◆ **APPLY WHAT YOU READ**
1. Which parameter names are declared in the commented-out block of the polynomial root-finding post?
2. Answer these questions about the polynomial root-finding post:
(a) What did the code run into?
(b) What does the parameter v hold?
(c) What is the parameter n described as?

The following code is to find a root for the polynomial, but it seems
to have the limitation on the order sicne the code as the follows
enountered a run time crash. Would you kind to let me know the bug of
this program and how to solve it.
	
/*const FLOAT	*a,		 	 Coefficients 
	FLOAT			*u,			 Real component of each root 
	FLOAT			*v,			 Imaginary component of each root 
	FLOAT			*conv,		 Convergence constant associated with each root 
	register long	n,			 Degree of polynomial (order-1)

◆ **DATA PROVIDED**
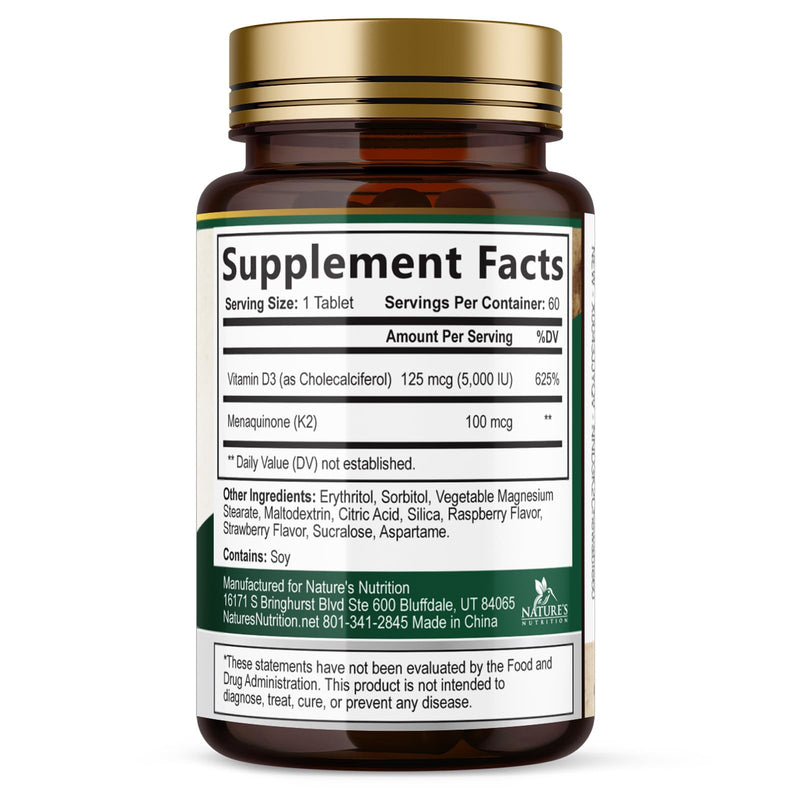 Vitamin D3 K2 Supplement | 5000 IU D3 + K2 100 mcg | MK-7 K2 with Vitamin D | Supports Immune, Heart, Teeth & Bone Health - Nature's Easy to Chew, VIT D3 K2, Non-GMO, Tasty Berry Flavor - 60 Tablets 60 Count (Pack of 1)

◆ **ANSWERS FOR THE TASKS**
1. a, u, v, conv, n

2.
(a) A run time crash
(b) The imaginary component of each root
(c) Degree of polynomial (order-1)